John Ward, Canadian Press, Ottawa Sun, 24 Aug 06


RISING casualty rates, a seemingly resurgent Taliban and the tragic shooting death of a 10-year-old are pushing Afghanistan into the midst of Canadian politics.


When Parliament resumes next month, the military mission in Kandahar is likely to be a set feature of question period.


"Afghanistan is an issue amongst Canadians," says Ujjal Dosanjh, the Liberal defence critic. "It was an issue during the spring, it will continue to be an issue."


Dawn Black, the NDP defence critic, agreed.


"I think it will be front and centre when the House reconvenes."


The opposition, however, will have to dodge government accusations that in questioning the mission, they're undercutting the troops.


Recent public opinion polls have shown an almost even split between those who support the Afghan commitment and those who want out.




The casualty rates -- eight soldiers killed this month alone -- may be eroding support, analysts say.

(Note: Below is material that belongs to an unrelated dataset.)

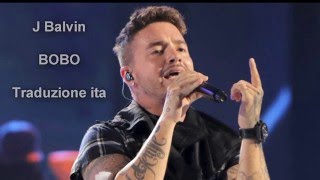 J Balvin Bobo traduzione italiano e Lyrics [upl. by Kayley248]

"The problem with any counter-insurgency is that there are no quick solutions, no easy victories and every now and then there will come a report, such as the shooting of the boy, that most people don't understand or want to hear about," said John Thompson of the Mackenzie Institute, a Toronto-based group that studies international unrest.


Dosanjh and Black say Prime Minister Stephen Harper and his government haven't answered the tough questions, even as they pushed a parliamentary vote last spring to extend the mission to 2009.


Black says she doesn't see how you can win over hearts and minds at gunpoint.


"What is the end point of this?" she said. "Is there an end point that is successful? What are the goals of this mission? Canadians are seriously questioning this and I think the government has a hard obligation now to answer the questions that many MPs and people in Canadian society are asking."




The government is sticking to its guns, saying the mission is dedicated to helping the Afghan people preserve democracy against insurgents and rebuild their battered country.


While the opposition is ready to pounce in question period, others wonder about the real meaning of the polls. John Wright of pollster Ipsos-Reid points out that even a new government would likely be loath to pull out of Afghanistan because it's a commitment to NATO.


"There's no going back," he said.


David Rudd of the Canadian Institute for Strategic Studies said the poll numbers may not mean a lot.


"Yes, there's a split and the polls show people are subtly against it but no one's demonstrating out in the streets, no one's vigorously calling for withdrawal," he said.